Army Awards Bell/Boeing Contract For A Bigger Tilt-Rotor

What's That Tell You About Pentagon Confidence In The Technology?

It would look a lot like the V-22 -- only there would be so much more of it. Just days before the Pentagon is expected to approve full production of the Osprey tiltrotor aircraft, the US Army has awarded the Bell/Boeing tiltrotor team a $3.45 million contract to develop a bigger, more powerful version of the hybrid vehicle. It will have four wings and four engines, be able to carry a 40,000 pound vehicle 250 miles in temperatures of 95F and has to be developed within 18-months.

For Boeing and Bell, that should be no problem.

Four other companies are in on the bidding, including Boeing alone, which will come up with a helicopter version of the Joint Heavy Lift aircraft.

But it's the Bell/Boeing team that the handicappers who closely watch military aviation are betting on.

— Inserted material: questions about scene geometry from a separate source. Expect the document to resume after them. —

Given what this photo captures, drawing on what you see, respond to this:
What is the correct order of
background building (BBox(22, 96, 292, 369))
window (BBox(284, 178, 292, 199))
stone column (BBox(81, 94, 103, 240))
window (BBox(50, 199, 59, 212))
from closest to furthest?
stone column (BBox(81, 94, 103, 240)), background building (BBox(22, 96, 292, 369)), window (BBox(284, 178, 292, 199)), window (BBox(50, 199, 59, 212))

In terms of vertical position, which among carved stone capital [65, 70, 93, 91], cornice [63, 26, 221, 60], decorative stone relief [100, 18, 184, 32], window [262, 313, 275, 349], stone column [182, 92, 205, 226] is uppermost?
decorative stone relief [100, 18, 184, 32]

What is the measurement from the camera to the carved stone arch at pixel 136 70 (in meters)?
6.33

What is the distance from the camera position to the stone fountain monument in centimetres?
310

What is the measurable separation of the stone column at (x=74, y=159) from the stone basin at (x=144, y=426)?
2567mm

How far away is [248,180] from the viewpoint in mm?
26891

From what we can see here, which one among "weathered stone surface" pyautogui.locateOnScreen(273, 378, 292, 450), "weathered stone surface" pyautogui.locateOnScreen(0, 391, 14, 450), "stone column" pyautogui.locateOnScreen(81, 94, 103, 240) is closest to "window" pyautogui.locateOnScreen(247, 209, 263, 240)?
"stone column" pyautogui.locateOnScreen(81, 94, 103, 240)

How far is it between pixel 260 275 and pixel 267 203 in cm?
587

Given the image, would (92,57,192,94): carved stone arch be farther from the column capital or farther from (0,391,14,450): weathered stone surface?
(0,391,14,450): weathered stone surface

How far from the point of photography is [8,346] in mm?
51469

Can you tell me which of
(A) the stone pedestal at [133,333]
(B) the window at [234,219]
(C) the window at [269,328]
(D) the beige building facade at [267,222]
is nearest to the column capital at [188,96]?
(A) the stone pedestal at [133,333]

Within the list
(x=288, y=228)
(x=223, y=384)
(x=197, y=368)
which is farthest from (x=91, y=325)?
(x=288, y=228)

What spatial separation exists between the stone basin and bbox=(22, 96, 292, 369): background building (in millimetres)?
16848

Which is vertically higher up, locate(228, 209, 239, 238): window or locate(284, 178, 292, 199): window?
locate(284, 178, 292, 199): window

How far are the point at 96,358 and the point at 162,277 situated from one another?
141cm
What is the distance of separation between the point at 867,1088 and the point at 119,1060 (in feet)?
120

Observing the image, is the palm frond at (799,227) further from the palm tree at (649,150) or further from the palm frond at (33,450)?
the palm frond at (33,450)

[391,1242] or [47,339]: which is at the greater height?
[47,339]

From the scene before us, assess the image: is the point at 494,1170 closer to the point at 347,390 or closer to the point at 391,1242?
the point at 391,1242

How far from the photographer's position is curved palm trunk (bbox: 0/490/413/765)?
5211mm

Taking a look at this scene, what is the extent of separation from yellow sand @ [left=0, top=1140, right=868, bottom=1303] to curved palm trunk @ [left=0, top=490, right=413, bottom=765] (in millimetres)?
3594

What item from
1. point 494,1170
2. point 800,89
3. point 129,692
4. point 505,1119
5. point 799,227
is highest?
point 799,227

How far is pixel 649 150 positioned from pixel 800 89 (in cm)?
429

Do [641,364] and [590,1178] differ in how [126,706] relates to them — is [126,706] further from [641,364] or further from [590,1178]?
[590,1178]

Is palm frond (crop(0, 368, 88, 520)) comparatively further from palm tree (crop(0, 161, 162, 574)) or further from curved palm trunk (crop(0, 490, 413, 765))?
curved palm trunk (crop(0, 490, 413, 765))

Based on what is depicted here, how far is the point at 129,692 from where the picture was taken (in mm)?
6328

After all, that particular team has decades of experience in developing the tiltrotor concept.

The Quad Tiltrotor would virtually double many of the capabilities of the V-22. Whereas the Osprey is built to carry 24 soldiers or ten tons of equipment, the Quad would carry 132 troops or 20 tons of equipment up to 1,000 miles at 350 mph.

Will it work? We'll check back in 18 months... or less.